Hit Parade Comes to Billingsley High

Southern Bell costume for Billingsley High Beta Club Skit

Southern Bell costume for Billingsley High Beta Club Skit

When I was in second grade Betty, my middle sister, rewarded me for helping her with the dishes by taking me to see Royal Wedding, a movie starring Fred Astaire and Jane Powell.  Of course with stars like those two, the movie, sprinkled with song and dance routines, fired my imagination, set my feet to tapping and voice to warbling when reaching for the high notes that Jane sang so beautifully.  In junior high, this movie became the source for many of our skits.

In seventh grade, I spent a weekend with my other sister, Mary, who had one of those new fangled appliances called television.  I only remember one show we watched – The Hit Parade.

Oh! My God!  My compass finally found true north.  My body itched all over to sing and dance on stage.  When I got back home, I didn’t walk or run through the house – I danced.  I danced up the steps, across the porch and circled the inside of the house.

Poor Mama, she did double duty on her knees praying for my soul.  I figured it could only help my performance.

I couldn’t wait to get to school and tell the girls.

I managed to get the sheet music to Cross Over The Bridge.  The skit, totally copied  from the Hit Parade, was performed as a scene in a courtroom – all male.

We girls never let a little thing like gender get in the way of a good song and dance routine.  Martha, Deloise, Marjorie, Minnie and I dressed up as men and did the skit for three or four teachers, whose expressions, afterwards, ranged from martyrdom to startlement.

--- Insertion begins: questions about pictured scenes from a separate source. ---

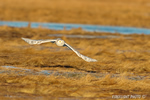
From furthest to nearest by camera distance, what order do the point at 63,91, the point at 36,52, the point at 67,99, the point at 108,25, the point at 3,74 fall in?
the point at 108,25
the point at 36,52
the point at 3,74
the point at 63,91
the point at 67,99

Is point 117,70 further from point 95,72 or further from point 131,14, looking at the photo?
point 131,14

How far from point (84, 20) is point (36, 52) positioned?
1957 centimetres

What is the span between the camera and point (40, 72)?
1258 centimetres

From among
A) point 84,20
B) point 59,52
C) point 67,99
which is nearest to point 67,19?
point 84,20

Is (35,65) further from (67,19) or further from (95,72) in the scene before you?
(67,19)

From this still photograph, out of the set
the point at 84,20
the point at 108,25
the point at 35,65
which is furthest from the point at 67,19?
the point at 35,65

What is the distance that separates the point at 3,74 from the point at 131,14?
30.5 meters

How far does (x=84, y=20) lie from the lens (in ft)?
117

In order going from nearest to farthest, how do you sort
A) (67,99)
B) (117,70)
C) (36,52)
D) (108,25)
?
(67,99)
(117,70)
(36,52)
(108,25)

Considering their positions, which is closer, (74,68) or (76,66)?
(74,68)

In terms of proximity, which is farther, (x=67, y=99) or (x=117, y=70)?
(x=117, y=70)

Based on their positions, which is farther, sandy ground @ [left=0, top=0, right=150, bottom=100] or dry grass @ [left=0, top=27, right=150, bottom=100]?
dry grass @ [left=0, top=27, right=150, bottom=100]

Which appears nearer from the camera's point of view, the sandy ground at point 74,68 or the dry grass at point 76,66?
the sandy ground at point 74,68

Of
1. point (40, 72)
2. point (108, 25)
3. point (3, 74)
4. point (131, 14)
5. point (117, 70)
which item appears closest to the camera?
point (3, 74)
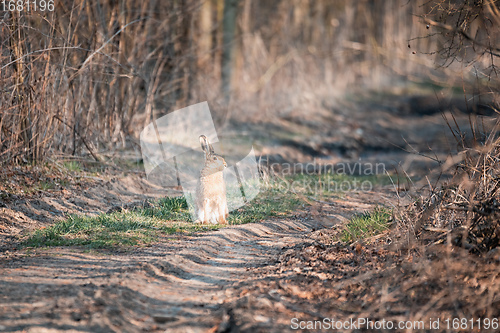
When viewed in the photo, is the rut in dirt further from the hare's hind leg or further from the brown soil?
the hare's hind leg

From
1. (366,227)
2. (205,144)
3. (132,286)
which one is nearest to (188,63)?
(205,144)

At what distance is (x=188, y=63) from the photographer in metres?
13.6

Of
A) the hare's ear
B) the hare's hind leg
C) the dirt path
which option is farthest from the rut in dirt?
the hare's ear

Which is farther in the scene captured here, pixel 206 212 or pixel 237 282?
pixel 206 212

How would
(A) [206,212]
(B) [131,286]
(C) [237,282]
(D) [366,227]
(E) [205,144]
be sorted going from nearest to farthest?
1. (B) [131,286]
2. (C) [237,282]
3. (D) [366,227]
4. (E) [205,144]
5. (A) [206,212]

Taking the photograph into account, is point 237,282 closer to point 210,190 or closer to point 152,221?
point 210,190

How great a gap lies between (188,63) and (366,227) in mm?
9138

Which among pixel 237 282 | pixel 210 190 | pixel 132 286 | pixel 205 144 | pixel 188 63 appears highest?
pixel 188 63

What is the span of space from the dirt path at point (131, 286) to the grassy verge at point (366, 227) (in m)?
0.70

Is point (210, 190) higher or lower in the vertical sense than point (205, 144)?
lower

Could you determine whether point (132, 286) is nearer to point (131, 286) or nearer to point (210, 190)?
point (131, 286)

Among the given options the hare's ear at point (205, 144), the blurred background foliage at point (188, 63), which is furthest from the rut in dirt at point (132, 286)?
the blurred background foliage at point (188, 63)

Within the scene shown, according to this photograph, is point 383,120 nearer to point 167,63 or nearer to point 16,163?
point 167,63

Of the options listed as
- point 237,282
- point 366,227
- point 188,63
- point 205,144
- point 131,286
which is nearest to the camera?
point 131,286
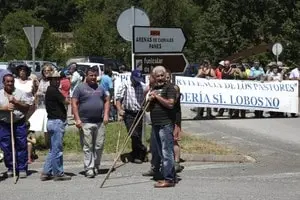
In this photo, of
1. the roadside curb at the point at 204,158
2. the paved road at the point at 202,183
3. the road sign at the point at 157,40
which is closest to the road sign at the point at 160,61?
the road sign at the point at 157,40

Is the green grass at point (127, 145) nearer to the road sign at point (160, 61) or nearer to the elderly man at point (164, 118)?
the road sign at point (160, 61)

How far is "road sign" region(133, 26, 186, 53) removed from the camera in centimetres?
1265

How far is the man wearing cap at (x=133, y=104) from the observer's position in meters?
12.0

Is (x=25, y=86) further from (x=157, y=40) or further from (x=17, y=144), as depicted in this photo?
(x=157, y=40)

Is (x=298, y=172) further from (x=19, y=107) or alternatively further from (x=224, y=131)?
(x=224, y=131)

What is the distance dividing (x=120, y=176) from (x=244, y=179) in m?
2.06

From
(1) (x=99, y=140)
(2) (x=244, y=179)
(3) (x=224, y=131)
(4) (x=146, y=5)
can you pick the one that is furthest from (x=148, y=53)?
(4) (x=146, y=5)

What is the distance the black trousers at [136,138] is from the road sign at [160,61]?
1.05 meters

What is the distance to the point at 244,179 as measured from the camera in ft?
34.0

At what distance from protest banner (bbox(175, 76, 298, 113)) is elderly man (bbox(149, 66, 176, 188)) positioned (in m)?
11.2

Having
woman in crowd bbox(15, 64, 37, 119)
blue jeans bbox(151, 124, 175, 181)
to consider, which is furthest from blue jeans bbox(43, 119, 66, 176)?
blue jeans bbox(151, 124, 175, 181)

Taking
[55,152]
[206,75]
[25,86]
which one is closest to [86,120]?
[55,152]

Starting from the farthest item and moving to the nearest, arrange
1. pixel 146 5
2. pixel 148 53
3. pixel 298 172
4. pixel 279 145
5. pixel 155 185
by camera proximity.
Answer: pixel 146 5
pixel 279 145
pixel 148 53
pixel 298 172
pixel 155 185

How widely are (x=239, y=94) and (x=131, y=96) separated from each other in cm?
991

Later that year, the school put on their first talent contest.  Ah-hh, for me the world had become perfect.  I was going on stage and this time with a real audience, but no teacher picked us to be in their class productions.  No-oo problem.  We chose a song from Royal Wedding.  I borrowed the record from Betty, and another girl borrowed a potable record player.  We got down to business.

This being a nighttime show for the whole community, we had to be at our professional best.  I’d lip synch Fred Astaire while Martha danced Jane Powell’s part of a Latin seductress.  Margorie, Minnie, Net, Deloise, Bobby and Louise played Latin course girls wearing loud colored, swirlly skirts and flowers in their hair.

The night came.  I stepped on stage in my brother James’ dress marine coat, white slacks with red, crepe paper stripes and Daddy’s Panama hat. (see photo below)  The hat was a must since Fred sang, I Left My Hat in Haiti –  I guess he’d found the thing though, since he wore it in the skit.

The chorus was in place ready to start twirling.

The curtain pulled, revealing a packed auditorium.  I was elated.

However, the record player took a powder and made no sound.

No Problem.  I walked around stage, with lips moving.  Martha and the girls glided around, swirling those skirts like everything was exactly the way we had planned it.  This proved confusing enough to the audience, to get us some pity applause.

Afterwards, Daddy laughed long, tears running down his face, loving the whole event, telling us how gutsy we were to carry on the show as we did, rather than falling apart when the equipment didn’t work.

Having learned our lesson, we promised one another we’d always pretest equipment. Then, we got down to the business of planning our next foray “onto the boards”.

I was practicing how to act, stand and project masculinity for the skit.

I was practicing how to act, stand and project masculinity for the skit.